-- Opening Marker --

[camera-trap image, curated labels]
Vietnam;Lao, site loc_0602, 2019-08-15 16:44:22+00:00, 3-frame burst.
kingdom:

-- Closing Marker --
-- Opening Marker --

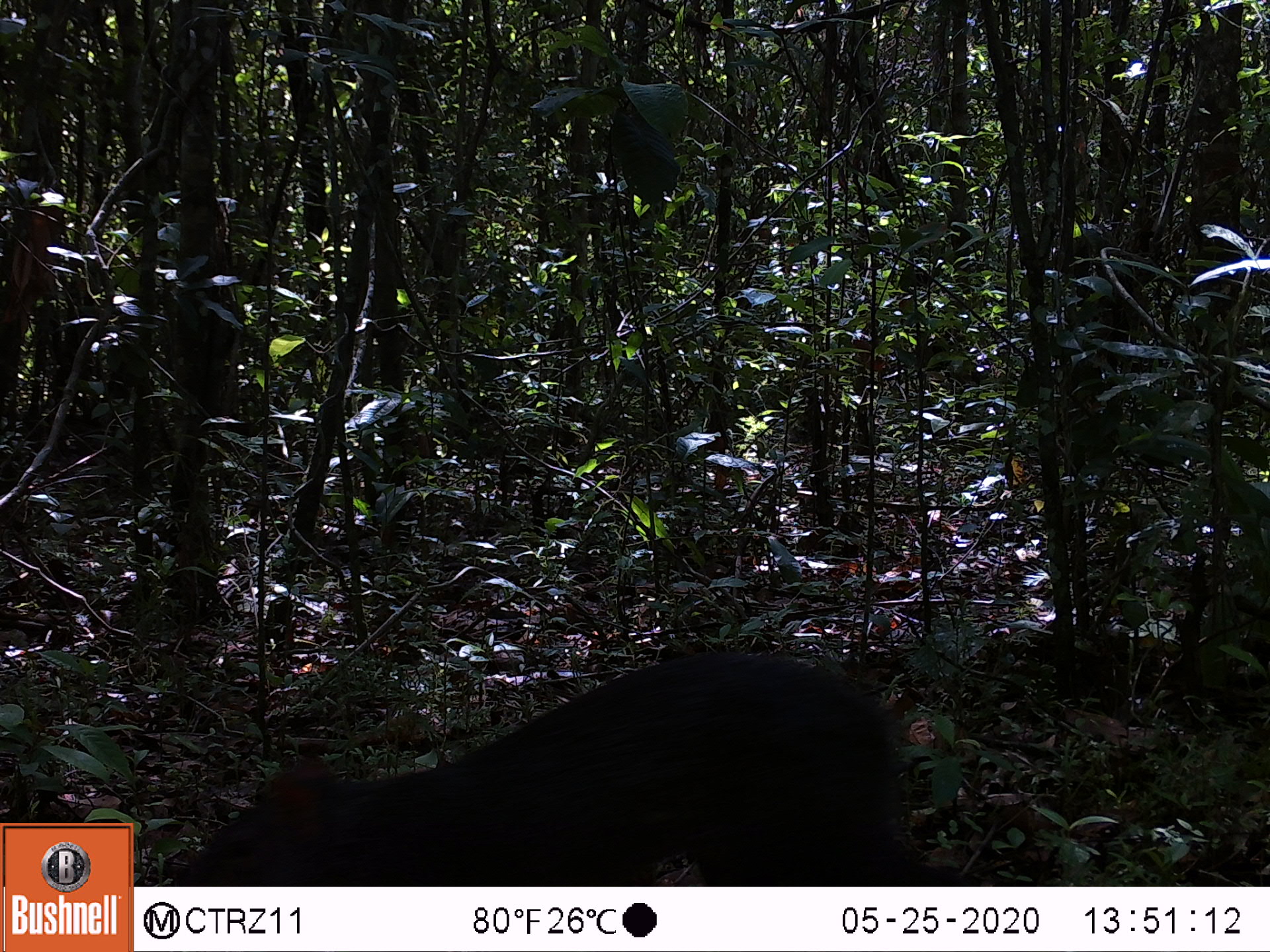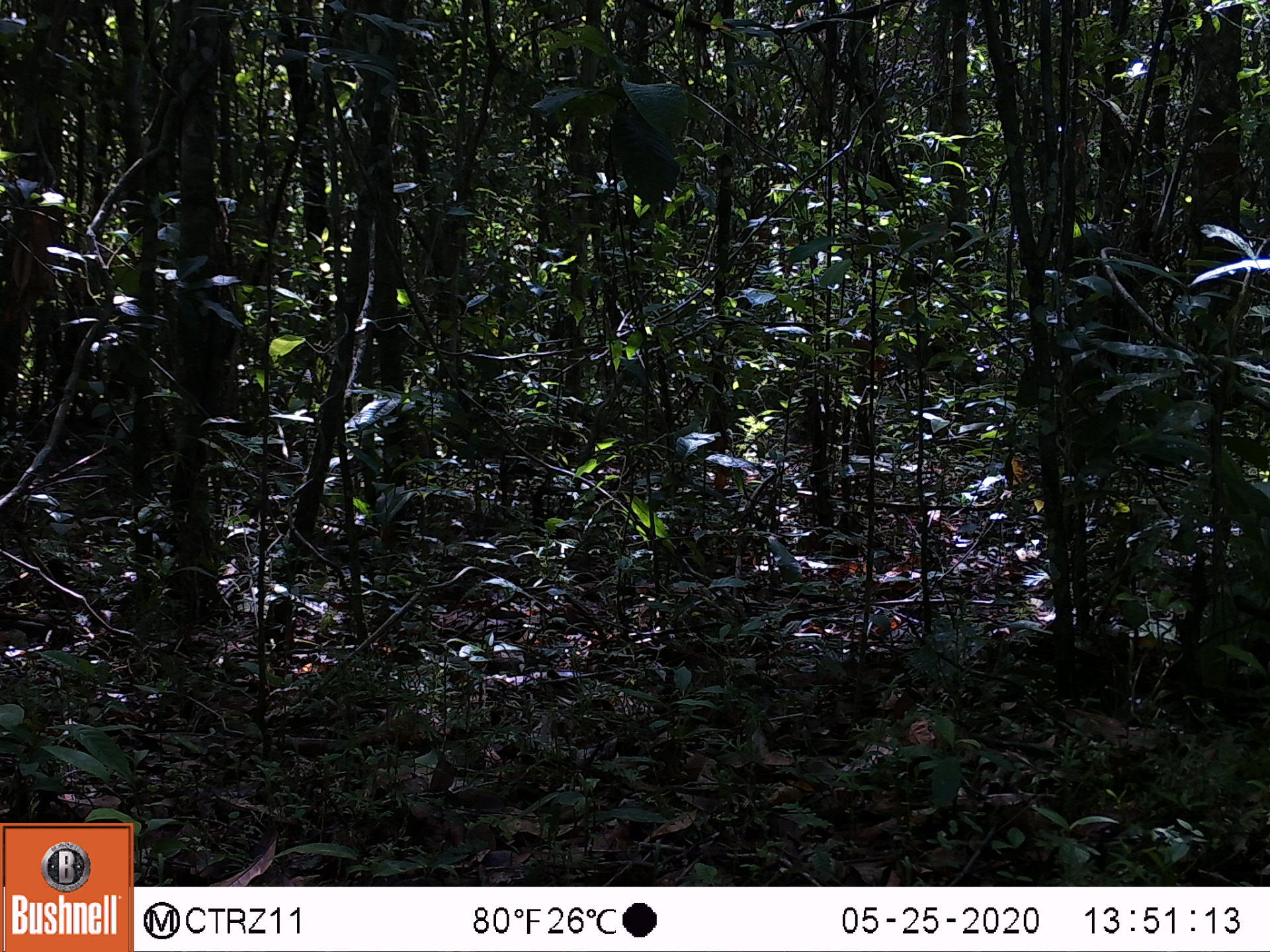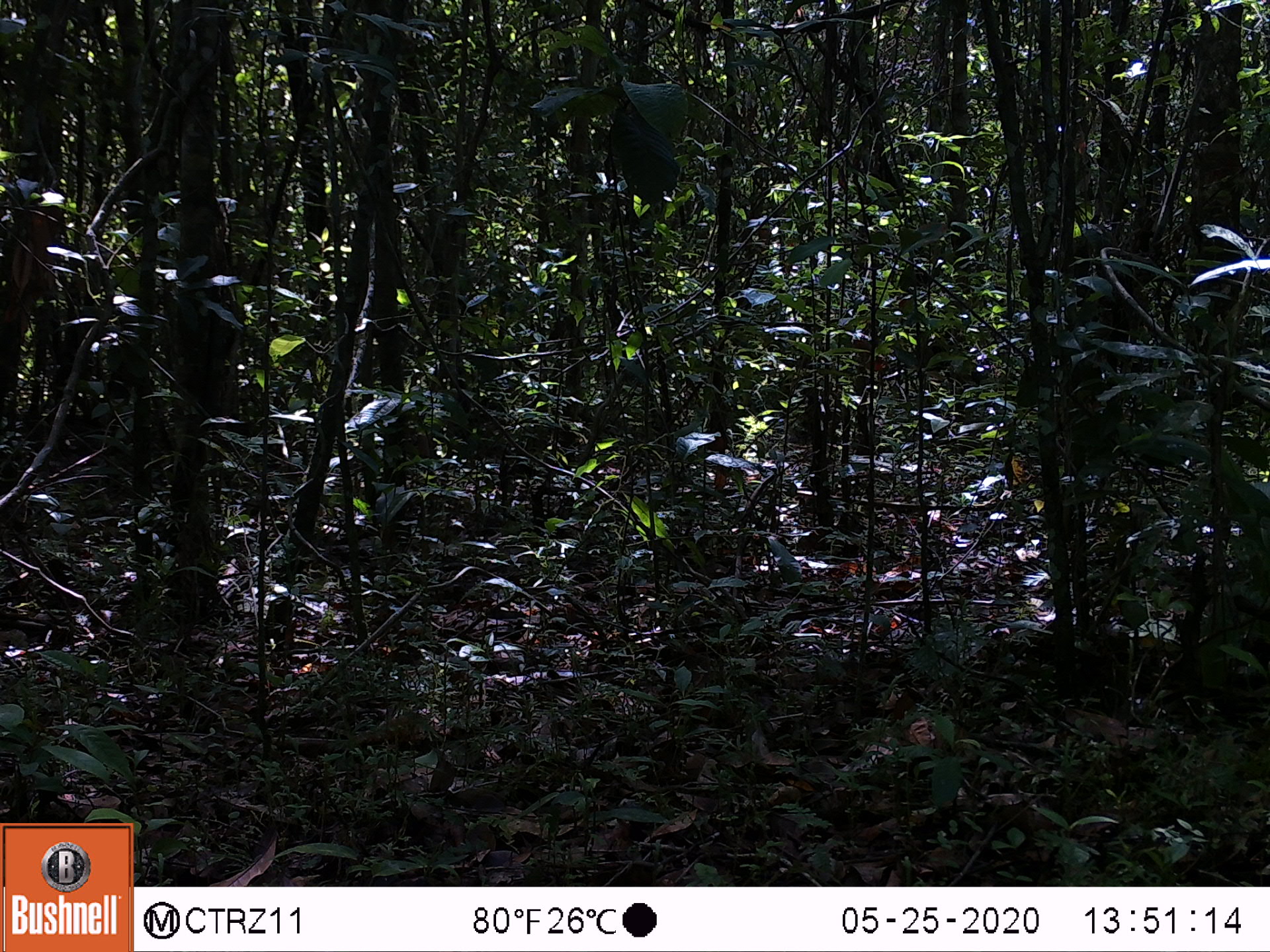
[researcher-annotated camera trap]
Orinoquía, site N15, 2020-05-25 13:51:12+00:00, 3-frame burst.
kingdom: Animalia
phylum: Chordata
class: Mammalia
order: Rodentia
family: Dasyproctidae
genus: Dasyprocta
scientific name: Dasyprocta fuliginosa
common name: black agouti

-- Closing Marker --
-- Opening Marker --

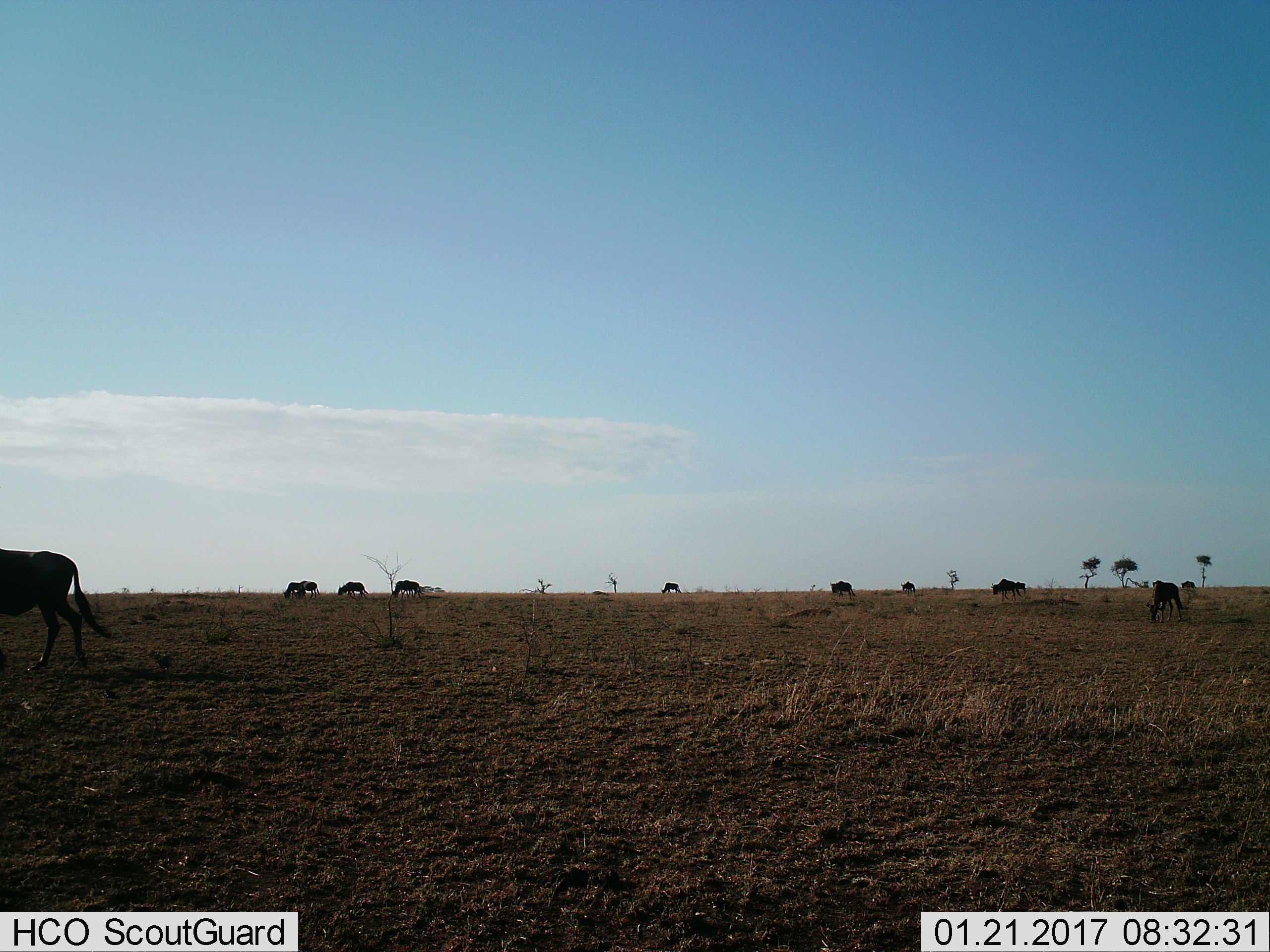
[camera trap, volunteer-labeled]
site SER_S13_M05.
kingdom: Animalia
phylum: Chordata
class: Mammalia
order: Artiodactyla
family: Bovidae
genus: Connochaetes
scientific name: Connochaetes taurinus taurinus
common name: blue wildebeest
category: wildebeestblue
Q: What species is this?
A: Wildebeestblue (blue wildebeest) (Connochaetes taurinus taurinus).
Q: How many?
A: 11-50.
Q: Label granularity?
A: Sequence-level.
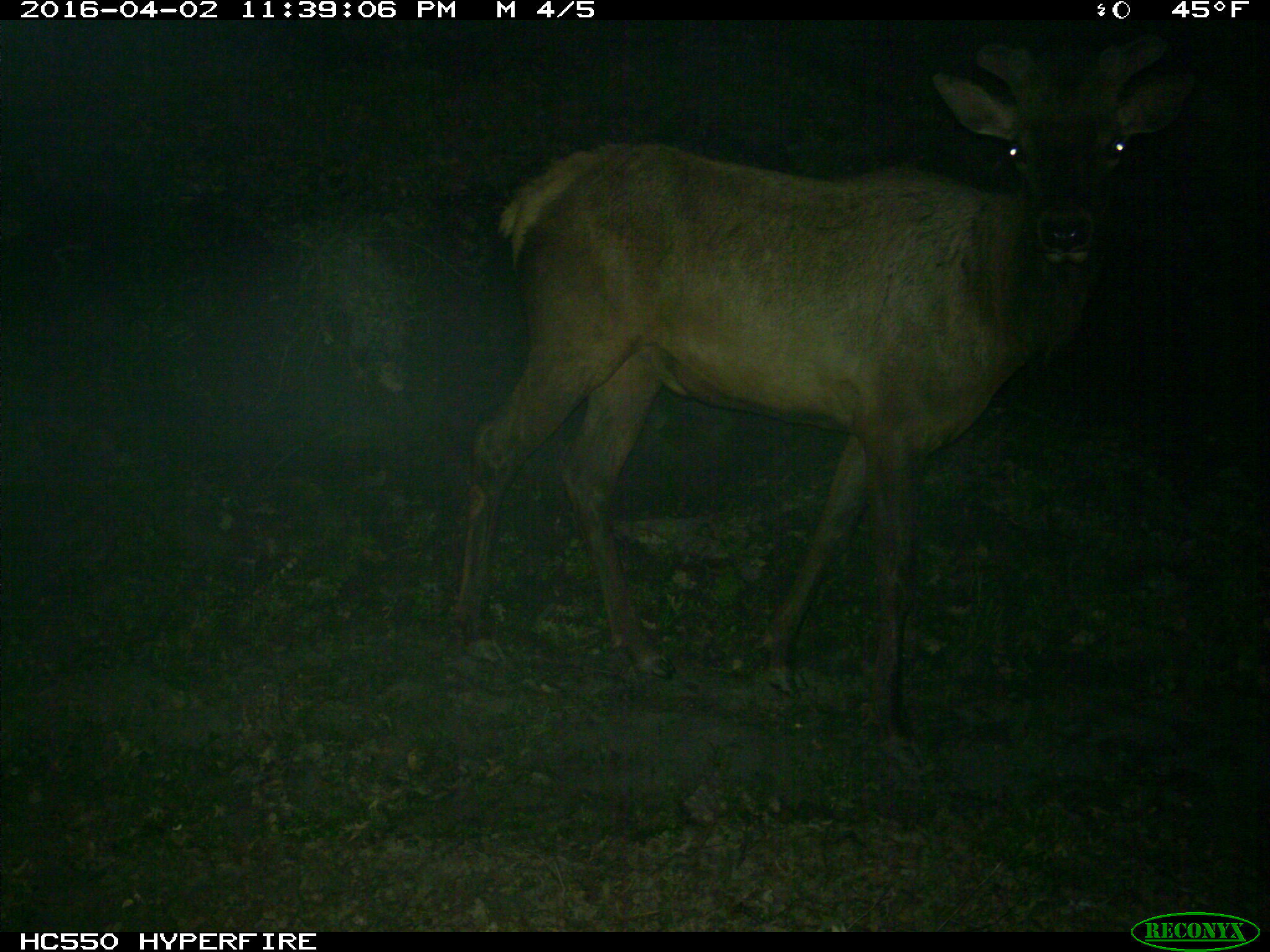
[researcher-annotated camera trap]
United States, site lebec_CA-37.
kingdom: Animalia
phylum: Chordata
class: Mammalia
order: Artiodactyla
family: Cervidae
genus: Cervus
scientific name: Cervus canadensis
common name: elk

-- Closing Marker --

* Work instruction: Using the entries above, repeat only the lines from the one containing "Orinoquía, site N15, 2020-05-25" through the one containing "common name: black agouti", end lines included.

* Solution for this task:
Orinoquía, site N15, 2020-05-25 13:51:12+00:00, 3-frame burst.
kingdom: Animalia
phylum: Chordata
class: Mammalia
order: Rodentia
family: Dasyproctidae
genus: Dasyprocta
scientific name: Dasyprocta fuliginosa
common name: black agouti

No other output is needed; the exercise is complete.